Logistics

Asks them to become convergence partners in National Consumer Helpline

To ensure better grievance redressal, the Department of Consumer Affairs (DoCA) said it had directed all ride-hailing companies to become convergence partners in the National Consumer Helpline in compliance with the Consumer Protection Act, 2019 and E-commerce Rules, 2020. It also raised the issues faced by customers, including terms of deficiency in services, inaccessible customer support, unreasonable levy of cancellation charges and fairness in charging fares by ride-hailing platforms.

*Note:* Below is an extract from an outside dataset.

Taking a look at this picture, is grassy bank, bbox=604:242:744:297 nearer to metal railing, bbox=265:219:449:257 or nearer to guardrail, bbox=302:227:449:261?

This direction was given during a meeting chaired by Secretary DoCA, Rohit Kumar Singh, with major online ride-hailing platforms, to discuss issues affecting consumers. The meeting was attended by major ride-hailing platforms, including Ola, Uber, Rapido, Meru Cabs and Jugnoo.

Commuters concerns

The Ministry has also asked online ride-hailing platforms to respond to the commuters’ concerns with “utmost priority” and take remedial steps to protect consumer rights. Based on the National Consumer Helpline data, the Ministry officials pointed out various key issues affecting consumers as per the complaints received. “As per the data received from NCH, the deficiency in services occupied 56 per cent of the overall grievances during the period 01.04.2021 to 01.05.2022 in this sector,” the official statement added.

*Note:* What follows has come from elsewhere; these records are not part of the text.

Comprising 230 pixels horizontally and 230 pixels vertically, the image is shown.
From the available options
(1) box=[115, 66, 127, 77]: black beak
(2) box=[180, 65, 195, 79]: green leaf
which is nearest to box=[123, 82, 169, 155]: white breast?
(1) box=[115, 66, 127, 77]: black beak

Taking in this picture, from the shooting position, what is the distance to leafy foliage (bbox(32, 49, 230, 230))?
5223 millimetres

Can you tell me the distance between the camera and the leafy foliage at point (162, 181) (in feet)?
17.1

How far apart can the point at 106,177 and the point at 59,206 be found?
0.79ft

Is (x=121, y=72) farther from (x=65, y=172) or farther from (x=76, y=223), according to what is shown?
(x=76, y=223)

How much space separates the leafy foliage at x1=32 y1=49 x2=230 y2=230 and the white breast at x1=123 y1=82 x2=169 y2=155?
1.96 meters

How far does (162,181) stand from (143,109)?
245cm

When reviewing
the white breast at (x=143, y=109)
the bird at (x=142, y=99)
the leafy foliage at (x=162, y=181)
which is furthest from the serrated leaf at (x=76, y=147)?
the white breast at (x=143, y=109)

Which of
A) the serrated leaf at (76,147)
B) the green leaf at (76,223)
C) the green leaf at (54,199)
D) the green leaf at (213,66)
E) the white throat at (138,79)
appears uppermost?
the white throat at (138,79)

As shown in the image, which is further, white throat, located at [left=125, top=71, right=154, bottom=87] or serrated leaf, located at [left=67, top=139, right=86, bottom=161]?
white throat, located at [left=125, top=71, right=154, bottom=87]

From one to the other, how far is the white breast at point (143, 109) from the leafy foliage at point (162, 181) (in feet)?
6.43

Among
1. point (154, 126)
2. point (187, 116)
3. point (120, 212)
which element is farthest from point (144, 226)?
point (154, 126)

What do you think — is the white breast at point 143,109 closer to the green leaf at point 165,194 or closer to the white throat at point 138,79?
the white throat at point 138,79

Lack of proper response from customer support, charging for add-on services such as insurance without obtaining explicit consent, drivers refusing to take payment through online mode and unprofessional driver behaviour were among the major consumer concerns highlighted in the meeting by the Ministry officials.

Customer support

In terms of inaccessible customer support, the officials raised concerns regarding no customer care number being provided on the platforms, non-mentioning grievance officers, and automated pre-written support messages instead of grievance redressal.

The Ministry has also raised issues related to the “unreasonable levy of cancellation charges” by ride-hailing apps. “Drivers, not willing to take the ride and forcing users to cancel the ride, which entails undue cancellation charges to be borne by the consumer,” was among the key issues discussed during the meeting, the statement added.

“Users are not shown the algorithm or method used by the company to charge different fares for the same route from two individuals. Due to this, users are forced to take rides at arbitrary fares which are much higher than what is charged ordinarily for the same route,” the Ministry officials added.

Claim of robust customer grievances mechanism

The companies that attended the meeting claimed to have a robust mechanism for customer grievances but assured that concerns raised during the meeting will be looked at. Ride-hailing apps during the meeting also claimed that the cancellation charges are levied to compensate the drivers for efforts made towards fulfilling the order, the statement added.

In a statement, Nitish Bhushan, Head of Central Operations, Uber India and South Asia, said, “We are engaged with the Department of Consumer Affairs and deeply appreciate the feedback provided by them and will continue to provide our inputs. We strive to be the platform of choice for riders and drivers alike and continue to invest in technology and customer support to deliver an excellent experience for them. We are committed to continually raising the bar – for ourselves, our industry, and most importantly for the people who use our services.”